Brown carried out this daring raid in 1859. He and twenty-one comrades trained for months, making connections with slaves in nearby towns and farms, and distributing arms to them. In the evening hours of October 16, 1859, Brown and his men raided the arsenal. They quickly and quietly took possession of nearly all the buildings in the arsenal, including thousands of weapons. But a series of small yet tragic mistakes and accidents led to the plot being reported to the authorities. Soon the arsenal was surrounded by local and federal troops. Slaves in and around Harper’s Ferry – who were not fully armed and in most cases even unaware of the plan – did not rise up, leaving the rebels isolated in the arsenal. Later the next day, October 17th, General Robert E. Lee, who was later to become the commander of the Confederate Forces of the South in the Civil War, attacked the rebels, killing most of them and capturing Brown.
Brown was tried one week later and hung one month after that. He and his followers had tried and failed to begin the slave uprising that he thought would be the beginning of the end for the slave system that was feeding commodities into the expanding U.S. economy, north as well as south. But in his final letter, he predicted the coming storm of the Civil War that would finally and violently annihilate that slave system: “I, John Brown, am now quite certain, that the crimes of this guilty land will never be purged away, but with blood.” Although Brown’s Raid failed to spark the rebellion that he had hoped for, it did harden the commitment of people on both sides of debate, which led directly to the Civil War only two years later, when southern states chose to secede from the Union.
Was John Brown right to choose direct guerilla action in the fight for abolition? He made this choice after seeing that decades of peaceful work did little to abolish slavery. But the raid was carried out after only establishing a small network of supporters in the area, so when the troops arrived, Brown and his men were isolated. For a wide anti-slavery rebellion to succeed, much more organizing would have been necessary to guarantee wider support – at the very least among the Black communities of the region (both slave and free). Without this prior organizing, Brown’s action was extremely risky, as Frederick Douglass had predicted.
However, we need not agree with Brown’s tactics to celebrate his fierce commitment to the struggle for freedom and against the hellish system of slavery. He sacrificed greatly for abolition, not only in the style of life he chose to lead, but, in the end, by giving up his life. His heroism in the quest for human dignity and progress cannot be denied.

_REQUIREMENT_
Say whether each statement agrees with the passage on John Brown's raid: (a) Brown and his men raided the arsenal on the evening of October 16, 1859; (b) the slaves around Harper's Ferry rose up to join the rebels; (c) Brown was hung one week after he was captured. For each, answer yes or no and quote the deciding words.

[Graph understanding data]
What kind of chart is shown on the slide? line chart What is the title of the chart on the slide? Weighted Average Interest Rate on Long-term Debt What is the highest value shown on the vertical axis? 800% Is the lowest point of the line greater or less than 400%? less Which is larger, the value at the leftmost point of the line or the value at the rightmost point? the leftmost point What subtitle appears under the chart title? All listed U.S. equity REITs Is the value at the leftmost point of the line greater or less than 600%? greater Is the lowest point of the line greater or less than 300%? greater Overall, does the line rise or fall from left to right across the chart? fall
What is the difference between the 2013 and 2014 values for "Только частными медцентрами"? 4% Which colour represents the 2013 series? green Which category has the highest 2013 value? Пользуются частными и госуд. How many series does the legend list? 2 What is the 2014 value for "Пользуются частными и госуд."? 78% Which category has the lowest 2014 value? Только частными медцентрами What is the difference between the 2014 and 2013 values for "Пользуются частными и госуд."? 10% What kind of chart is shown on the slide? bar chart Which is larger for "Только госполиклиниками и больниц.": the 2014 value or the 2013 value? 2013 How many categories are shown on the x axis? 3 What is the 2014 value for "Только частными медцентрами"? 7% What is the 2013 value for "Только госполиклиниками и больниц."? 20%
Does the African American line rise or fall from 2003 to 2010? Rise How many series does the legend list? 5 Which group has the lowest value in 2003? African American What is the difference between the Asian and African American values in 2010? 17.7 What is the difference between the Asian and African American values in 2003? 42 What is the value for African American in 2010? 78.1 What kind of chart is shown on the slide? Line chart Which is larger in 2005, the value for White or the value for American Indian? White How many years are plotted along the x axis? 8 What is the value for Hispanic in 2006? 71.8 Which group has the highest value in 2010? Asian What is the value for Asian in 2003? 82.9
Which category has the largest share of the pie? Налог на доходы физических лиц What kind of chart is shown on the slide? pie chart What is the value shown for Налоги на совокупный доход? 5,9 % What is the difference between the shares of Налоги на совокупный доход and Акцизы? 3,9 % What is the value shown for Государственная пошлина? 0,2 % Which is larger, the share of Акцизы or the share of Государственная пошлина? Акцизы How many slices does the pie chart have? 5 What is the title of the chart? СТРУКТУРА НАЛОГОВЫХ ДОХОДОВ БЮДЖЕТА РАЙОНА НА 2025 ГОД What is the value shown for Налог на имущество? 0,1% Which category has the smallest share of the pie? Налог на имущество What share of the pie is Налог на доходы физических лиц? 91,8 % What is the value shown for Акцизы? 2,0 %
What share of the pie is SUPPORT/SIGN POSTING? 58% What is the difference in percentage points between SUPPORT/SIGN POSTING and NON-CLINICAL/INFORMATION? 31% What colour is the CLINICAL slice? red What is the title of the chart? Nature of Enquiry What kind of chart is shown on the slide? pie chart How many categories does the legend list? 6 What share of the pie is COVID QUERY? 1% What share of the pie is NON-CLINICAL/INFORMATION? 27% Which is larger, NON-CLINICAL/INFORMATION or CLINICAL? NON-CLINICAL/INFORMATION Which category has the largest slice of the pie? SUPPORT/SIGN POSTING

_ANSWER TO THIS PROBLEM_
(a) Yes: "In the evening hours of October 16, 1859, Brown and his men raided the arsenal."
(b) No: "did not rise up, leaving the rebels isolated in the arsenal."
(c) No: "Brown was tried one week later and hung one month after that."